Abstract: Background/Aims: The 3-hydroxy-3-methyl-glutaryl-Coenzyme A (HMG-CoA) reductase inhibitor simvastatin has been shown to trigger apoptosis of several cell types. The substance has thus been proposed as an additional treatment of malignancy. Similar to apoptosis of nucleated cells, erythrocytes may enter eryptosis, the suicidal erythrocyte death. Hallmarks of eryptosis include cell shrinkage and cell membrane scrambling with phosphatidylserine translocation to the extracellular face of the erythrocyte cell membrane. Signaling contributing to stimulation of eryptosis include increase of cytosolic Ca2+ activity ([Ca2+]i), induction of oxidative stress, increase of ceramide abundance, and activation of SB203580-sensitive p38 kinase.
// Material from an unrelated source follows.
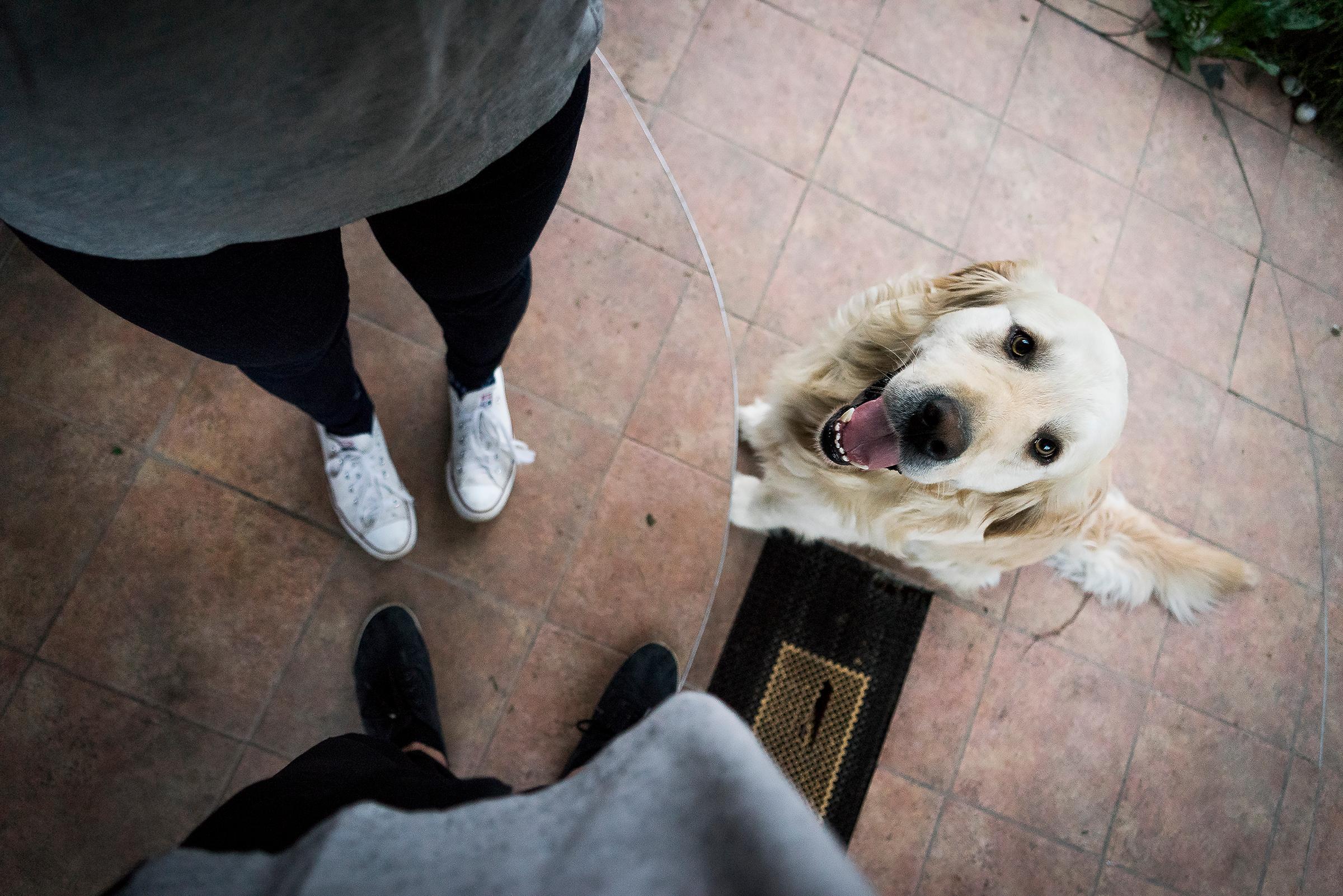 # Prologue - 개 좋아하세요? - 개를 좋아한다고 ...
The present study explored, whether simvastatin induces eryptosis and aimed to shed light on cellular mechanisms involved. Methods: Flow cytometry was employed to quantify phosphatidylserine exposure at the cell surface from annexin-V-binding, cell volume from forward scatter, [Ca2+] i from Fluo3-fluorescence, reactive oxygen species (ROS) abundance from DCFDA dependent fluorescence, and ceramide abundance utilizing specific antibodies. Hemolysis was estimated from hemoglobin concentration in the supernatant. Results: A 48 h exposure of human erythrocytes to simvastatin (1 µg/ml) significantly decreased the forward scatter, significantly augmented the percentage of annexin-V-binding cells, significantly increased Fluo3-fluorescence, and significantly enhanced DCFDA fluorescence. Simvastatin tended to increase ceramide abundance, an effect, however, escaping statistical significance. The effect of simvastatin on annexin-V-binding was significantly blunted by removal of extracellular Ca2+ and by addition of SB203580 (2 µM). Conclusions: Simvastatin stimulates eryptosis, an effect at least in part due to Ca2+ entry, oxidative stress, and p38 kinase.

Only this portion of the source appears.